====== Data recovery basics ======
===== Abstract =====
The fact that we could even recover data from a formatted Hard Drive is kind of amazing. You choose (or not) to delete data, but it is still there, even if it is not that easy to read.
The purpose of this paper is to understand how data recovery works. To do so, we explain the steps and some technics. We will go through how a sinister leading to a try for data recovery can occur. Then, we will see a method that could have been used by computer forensics experts in order to find traces. To finish, we will mention methods to definitely erase data from Hard Drives to avoid leaving traces.
The reasons for those sinisters are numerous, but human mistakes are majorly involved. Peter Gutmann proposed through his papers an explanation of how this data could still be read on Hard Drives at that time, but also some advices to securely erase data.
This paper is some kind of a warning to all those selling Hard Drives //via //eBay that once contained personal data.
Keywords: **recovery**; **data**; traces
===== Introduction =====
Data recovery consists of finding lost digital information. This loss may have various causes such as human mistake or material failure. The difficulty of the recovery of this data varies, but it may be a challenge.

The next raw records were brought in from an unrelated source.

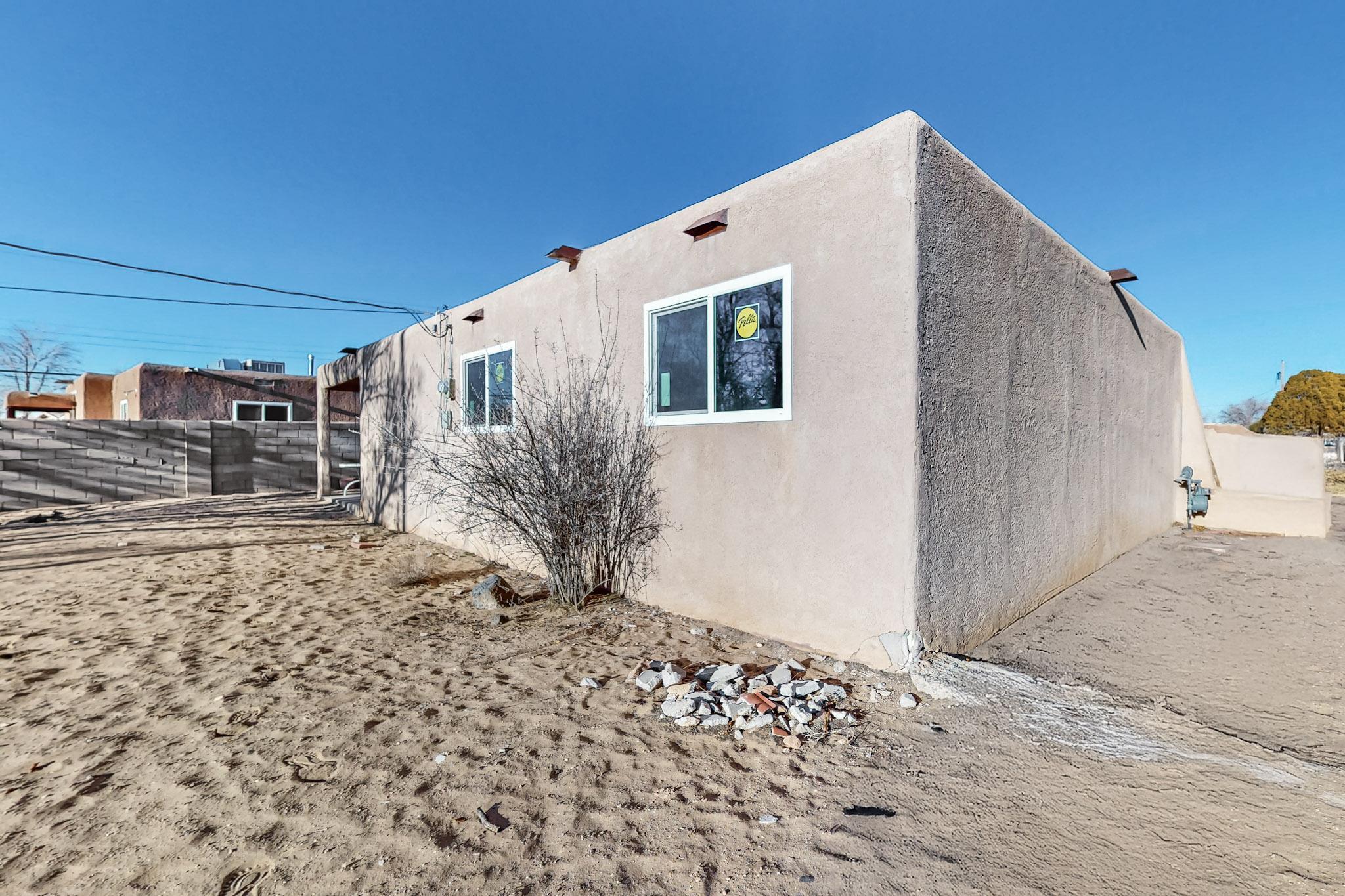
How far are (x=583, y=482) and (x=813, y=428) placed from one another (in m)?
2.10

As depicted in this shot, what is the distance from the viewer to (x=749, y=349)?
4.16m

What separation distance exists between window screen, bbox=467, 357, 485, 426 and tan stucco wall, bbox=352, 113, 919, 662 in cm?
270

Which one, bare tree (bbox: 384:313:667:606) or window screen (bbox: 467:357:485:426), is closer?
bare tree (bbox: 384:313:667:606)

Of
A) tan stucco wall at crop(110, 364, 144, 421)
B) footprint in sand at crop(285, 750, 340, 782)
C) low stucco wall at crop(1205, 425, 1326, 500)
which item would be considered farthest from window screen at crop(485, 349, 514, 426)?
tan stucco wall at crop(110, 364, 144, 421)

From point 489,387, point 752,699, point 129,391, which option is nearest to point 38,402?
point 129,391

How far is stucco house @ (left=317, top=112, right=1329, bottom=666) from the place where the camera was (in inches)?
131

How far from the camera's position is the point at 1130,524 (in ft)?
21.3

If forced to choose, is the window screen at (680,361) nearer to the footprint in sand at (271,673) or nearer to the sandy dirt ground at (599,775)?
the sandy dirt ground at (599,775)

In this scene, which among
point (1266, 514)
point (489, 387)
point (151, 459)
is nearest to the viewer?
point (489, 387)

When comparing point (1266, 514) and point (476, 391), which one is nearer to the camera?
point (476, 391)

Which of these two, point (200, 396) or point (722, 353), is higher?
point (200, 396)

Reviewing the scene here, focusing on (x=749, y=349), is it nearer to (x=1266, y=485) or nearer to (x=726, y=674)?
(x=726, y=674)

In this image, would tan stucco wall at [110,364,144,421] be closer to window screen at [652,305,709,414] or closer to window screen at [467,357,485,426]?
window screen at [467,357,485,426]

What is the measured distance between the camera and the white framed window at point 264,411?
59.1 feet
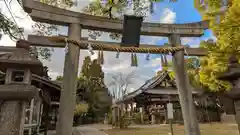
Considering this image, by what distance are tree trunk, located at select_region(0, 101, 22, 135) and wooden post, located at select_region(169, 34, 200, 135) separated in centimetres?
388

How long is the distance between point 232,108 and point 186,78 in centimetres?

What is at stake depends on the case. If we are dealing with a private person, the reasons for the willing of retrieving these data are mainly personal attachment to the files (holiday photos and videos). However, if we are talking of a company, then this seems much more important since data loss is the second threat to cloud security and 60% of companies that lose their data shut down within 6 months of this disaster.
In case of an accidentally deleted file, this file is not really removed from the guilty computer. What is really deleted is the path useful to grant access to the file. The space is now available again to re-write on it. But the data corresponding to this file is still stored, until something is stored at the same place. This means that you may be able to restore this data, even months later if no other file overwrote it.
===== =====
===== 1. What to do to avoid such a loss =====
**i) Dropped/damaged drive**
It is highly recommended not to turn on a drive after a sinister. It might actually damage it even more.
**ii) Data saving**
Now that we know what we may go through to get back some major data, what could we do to avoid such a loss?
Obviously, we need to always keep a copy of the most important data at least. For example, we can choose online secure copies. For example, the society Zodiac Aero Duct Systems chose to save all its files online every night to avoid a major loss. All their computers run during the night to prevent from loss or encryption of their data by pirates. Since this task is repetitive and tiring, its automatization will help.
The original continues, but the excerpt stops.